● Provided passage
Unlike the other films, K-19 - The Widowmaker is about a real incident (like the supposed Red October incident) in which a Russian nuclear submarine's reactor nearly had a catastrophic meltdown just off the eastern coast of the United States in the 1960s. Scary stuff.

As a result of this gritty reality, K-19 is powerful in a way that Titanic was powerful. It doesn't matter if the movie isn't quite realistic - the events are so horrible that tension is rife throughout the film. Or at least, it should be.

K-19's initial launch is a debacle. In short, the submarine never has a chance to be successful - the men are inexperienced and costs are cut, such that K-19's crew is lucky that it even works at all. Add in the ship's doctor getting run over by a truck, the failure of the christening bottle to break against the sub's hull, and the firing of the chief engineer and it's hard to disagree with the notion that the ship is cursed.

Records from a collection:
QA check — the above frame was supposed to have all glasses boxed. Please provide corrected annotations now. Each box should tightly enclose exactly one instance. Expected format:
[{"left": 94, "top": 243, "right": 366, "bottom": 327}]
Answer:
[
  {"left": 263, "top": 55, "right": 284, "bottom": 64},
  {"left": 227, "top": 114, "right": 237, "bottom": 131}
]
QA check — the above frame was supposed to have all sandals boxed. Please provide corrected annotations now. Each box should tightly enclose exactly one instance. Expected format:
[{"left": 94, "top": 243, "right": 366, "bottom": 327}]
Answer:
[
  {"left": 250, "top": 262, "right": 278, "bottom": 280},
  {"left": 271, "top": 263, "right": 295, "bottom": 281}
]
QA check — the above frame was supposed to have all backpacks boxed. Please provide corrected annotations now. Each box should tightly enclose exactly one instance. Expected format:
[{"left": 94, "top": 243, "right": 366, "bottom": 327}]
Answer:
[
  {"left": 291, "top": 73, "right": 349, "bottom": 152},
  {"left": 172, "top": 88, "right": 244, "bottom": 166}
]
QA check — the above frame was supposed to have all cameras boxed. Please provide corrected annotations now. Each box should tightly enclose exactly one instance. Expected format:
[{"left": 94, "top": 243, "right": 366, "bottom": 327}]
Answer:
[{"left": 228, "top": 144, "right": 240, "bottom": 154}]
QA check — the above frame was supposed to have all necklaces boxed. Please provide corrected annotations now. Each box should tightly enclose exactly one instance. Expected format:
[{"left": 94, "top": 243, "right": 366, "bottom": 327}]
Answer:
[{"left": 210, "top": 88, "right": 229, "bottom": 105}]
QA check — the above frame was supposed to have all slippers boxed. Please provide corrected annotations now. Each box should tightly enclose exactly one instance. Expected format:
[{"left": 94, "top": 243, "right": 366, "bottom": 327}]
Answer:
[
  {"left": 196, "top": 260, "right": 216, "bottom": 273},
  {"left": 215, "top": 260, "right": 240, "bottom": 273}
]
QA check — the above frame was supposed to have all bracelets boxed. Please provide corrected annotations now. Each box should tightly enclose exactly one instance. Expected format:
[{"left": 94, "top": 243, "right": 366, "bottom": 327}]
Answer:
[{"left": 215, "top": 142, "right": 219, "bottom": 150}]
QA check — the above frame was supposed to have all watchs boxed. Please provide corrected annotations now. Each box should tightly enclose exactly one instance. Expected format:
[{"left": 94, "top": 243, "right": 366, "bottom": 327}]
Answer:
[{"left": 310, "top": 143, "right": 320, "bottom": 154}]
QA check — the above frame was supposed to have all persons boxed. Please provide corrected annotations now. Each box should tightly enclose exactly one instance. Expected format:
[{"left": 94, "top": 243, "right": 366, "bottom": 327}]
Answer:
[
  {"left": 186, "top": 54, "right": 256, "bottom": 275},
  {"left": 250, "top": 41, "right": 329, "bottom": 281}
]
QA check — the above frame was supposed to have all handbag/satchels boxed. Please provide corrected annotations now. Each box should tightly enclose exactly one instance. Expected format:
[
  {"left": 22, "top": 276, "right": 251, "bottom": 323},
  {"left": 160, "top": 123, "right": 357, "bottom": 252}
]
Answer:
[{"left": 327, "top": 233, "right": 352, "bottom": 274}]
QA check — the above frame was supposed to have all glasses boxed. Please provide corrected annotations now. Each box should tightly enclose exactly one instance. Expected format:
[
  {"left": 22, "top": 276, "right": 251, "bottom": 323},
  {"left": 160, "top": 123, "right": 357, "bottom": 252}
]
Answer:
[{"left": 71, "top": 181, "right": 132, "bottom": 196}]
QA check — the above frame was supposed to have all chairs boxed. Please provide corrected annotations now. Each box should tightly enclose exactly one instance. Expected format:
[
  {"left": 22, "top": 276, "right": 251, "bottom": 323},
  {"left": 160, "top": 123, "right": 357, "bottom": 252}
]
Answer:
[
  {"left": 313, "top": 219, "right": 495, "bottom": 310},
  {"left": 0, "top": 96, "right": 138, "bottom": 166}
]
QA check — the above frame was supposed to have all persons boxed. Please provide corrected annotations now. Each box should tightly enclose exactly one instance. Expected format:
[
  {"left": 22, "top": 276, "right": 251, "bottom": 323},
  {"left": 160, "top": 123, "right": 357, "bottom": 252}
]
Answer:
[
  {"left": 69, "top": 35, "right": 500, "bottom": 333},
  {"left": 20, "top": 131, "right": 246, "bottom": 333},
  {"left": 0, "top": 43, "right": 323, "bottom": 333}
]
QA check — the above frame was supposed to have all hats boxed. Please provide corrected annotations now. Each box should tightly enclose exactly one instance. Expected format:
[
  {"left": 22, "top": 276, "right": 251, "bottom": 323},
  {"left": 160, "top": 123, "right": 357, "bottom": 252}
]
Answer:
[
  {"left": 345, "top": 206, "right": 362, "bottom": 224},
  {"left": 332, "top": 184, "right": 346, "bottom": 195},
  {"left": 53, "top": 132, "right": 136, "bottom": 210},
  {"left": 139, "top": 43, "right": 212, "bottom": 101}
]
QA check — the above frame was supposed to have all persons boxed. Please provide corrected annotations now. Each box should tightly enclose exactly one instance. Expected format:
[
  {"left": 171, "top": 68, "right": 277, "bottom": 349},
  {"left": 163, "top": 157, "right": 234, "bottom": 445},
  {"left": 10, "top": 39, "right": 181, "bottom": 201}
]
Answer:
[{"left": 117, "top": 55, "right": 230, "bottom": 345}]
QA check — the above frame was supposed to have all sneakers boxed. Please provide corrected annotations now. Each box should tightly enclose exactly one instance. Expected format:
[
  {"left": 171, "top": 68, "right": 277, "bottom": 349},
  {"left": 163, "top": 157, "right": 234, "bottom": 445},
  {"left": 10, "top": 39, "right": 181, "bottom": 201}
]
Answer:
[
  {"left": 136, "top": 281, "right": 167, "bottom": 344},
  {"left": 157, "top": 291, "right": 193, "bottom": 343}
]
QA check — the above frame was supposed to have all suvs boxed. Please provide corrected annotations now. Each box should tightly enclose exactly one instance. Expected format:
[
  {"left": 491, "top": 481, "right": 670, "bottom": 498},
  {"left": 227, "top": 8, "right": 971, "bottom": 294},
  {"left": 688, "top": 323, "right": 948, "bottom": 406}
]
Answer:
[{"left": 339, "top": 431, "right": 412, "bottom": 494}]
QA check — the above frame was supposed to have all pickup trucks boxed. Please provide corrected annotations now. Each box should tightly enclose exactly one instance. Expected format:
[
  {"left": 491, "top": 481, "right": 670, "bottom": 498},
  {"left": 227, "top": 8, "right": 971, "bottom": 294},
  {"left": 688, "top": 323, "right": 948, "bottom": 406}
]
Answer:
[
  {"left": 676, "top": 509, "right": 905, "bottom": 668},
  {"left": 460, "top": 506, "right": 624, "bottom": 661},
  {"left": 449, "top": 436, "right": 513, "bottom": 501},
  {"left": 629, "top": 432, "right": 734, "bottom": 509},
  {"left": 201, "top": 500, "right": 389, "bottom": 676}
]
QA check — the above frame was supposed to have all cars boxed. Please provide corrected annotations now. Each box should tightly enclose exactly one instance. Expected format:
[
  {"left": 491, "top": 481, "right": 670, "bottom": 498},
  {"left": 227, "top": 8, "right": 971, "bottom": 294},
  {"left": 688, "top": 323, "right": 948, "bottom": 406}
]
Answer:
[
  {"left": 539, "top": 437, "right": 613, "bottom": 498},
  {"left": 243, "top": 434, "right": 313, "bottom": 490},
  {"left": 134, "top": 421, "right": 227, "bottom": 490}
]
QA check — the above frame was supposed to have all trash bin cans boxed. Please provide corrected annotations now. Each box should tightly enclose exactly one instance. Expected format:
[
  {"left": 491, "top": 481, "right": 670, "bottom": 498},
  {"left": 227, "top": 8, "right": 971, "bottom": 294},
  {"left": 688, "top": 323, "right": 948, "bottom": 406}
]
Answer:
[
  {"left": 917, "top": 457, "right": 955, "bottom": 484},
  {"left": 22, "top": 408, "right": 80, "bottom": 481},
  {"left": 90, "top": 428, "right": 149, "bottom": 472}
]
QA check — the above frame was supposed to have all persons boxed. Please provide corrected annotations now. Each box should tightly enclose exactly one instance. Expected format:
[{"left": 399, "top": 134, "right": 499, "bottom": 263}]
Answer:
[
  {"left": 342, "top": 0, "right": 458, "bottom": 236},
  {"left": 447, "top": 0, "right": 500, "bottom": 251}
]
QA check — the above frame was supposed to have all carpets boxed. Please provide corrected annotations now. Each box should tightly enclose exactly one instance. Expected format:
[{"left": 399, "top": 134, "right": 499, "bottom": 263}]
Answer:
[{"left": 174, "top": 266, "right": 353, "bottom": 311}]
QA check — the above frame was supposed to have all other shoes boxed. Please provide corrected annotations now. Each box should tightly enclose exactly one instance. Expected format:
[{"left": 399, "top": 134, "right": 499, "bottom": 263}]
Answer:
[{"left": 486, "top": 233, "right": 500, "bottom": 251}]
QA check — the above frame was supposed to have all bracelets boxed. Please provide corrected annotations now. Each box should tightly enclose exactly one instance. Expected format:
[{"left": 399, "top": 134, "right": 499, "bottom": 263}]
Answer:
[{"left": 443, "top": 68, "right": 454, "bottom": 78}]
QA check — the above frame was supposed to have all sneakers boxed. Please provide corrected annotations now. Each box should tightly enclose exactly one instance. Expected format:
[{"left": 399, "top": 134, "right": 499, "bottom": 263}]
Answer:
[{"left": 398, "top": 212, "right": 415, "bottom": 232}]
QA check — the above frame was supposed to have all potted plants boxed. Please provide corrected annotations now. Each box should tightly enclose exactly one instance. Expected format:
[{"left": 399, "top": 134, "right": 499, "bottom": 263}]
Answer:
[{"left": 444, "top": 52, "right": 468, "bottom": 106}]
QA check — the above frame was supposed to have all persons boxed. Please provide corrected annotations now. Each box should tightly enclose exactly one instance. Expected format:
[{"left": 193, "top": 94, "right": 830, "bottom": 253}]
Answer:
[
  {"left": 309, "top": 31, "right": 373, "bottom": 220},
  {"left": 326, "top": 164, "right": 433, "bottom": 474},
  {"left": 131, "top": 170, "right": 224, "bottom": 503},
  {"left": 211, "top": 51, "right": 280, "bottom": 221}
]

● Problem to work on
In the K-19 review, list each mishap named in the sentence that begins "Add in".

● Solution for this exercise
- The ship's doctor getting run over by a truck
- The failure of the christening bottle to break against the sub's hull
- The firing of the chief engineer